■ Problem statement
Please format the material below as a numbered list, from the line with "Please identify, from" up to and including the line with "Answer: 5.27", with one item per line and the blank lines left out.

■ Source records
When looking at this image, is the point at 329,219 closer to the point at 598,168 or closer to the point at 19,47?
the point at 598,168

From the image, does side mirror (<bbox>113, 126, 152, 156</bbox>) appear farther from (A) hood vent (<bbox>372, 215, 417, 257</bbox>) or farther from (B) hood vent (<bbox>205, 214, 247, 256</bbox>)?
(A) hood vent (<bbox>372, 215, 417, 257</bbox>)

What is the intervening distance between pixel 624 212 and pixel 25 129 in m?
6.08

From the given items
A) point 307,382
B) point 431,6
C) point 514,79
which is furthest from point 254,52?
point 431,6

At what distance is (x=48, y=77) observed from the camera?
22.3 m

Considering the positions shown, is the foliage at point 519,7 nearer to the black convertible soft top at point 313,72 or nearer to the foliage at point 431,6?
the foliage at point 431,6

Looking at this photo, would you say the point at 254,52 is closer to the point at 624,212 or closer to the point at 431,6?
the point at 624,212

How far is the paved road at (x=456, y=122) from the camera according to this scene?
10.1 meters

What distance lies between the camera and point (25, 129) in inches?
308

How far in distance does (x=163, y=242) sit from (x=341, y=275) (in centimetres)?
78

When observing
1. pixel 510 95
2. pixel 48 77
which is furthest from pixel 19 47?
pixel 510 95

...

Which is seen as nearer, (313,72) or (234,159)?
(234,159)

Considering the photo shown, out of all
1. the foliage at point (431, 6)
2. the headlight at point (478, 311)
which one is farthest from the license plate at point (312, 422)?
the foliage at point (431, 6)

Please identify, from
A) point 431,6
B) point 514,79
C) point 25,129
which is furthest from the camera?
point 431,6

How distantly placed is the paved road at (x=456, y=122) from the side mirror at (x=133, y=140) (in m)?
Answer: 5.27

■ Solved problem
1. Please identify, from
2. A) point 431,6
3. B) point 514,79
4. C) point 25,129
5. which is furthest from the camera?
6. point 431,6
7. How distantly placed is the paved road at (x=456, y=122) from the side mirror at (x=133, y=140) (in m)?
8. Answer: 5.27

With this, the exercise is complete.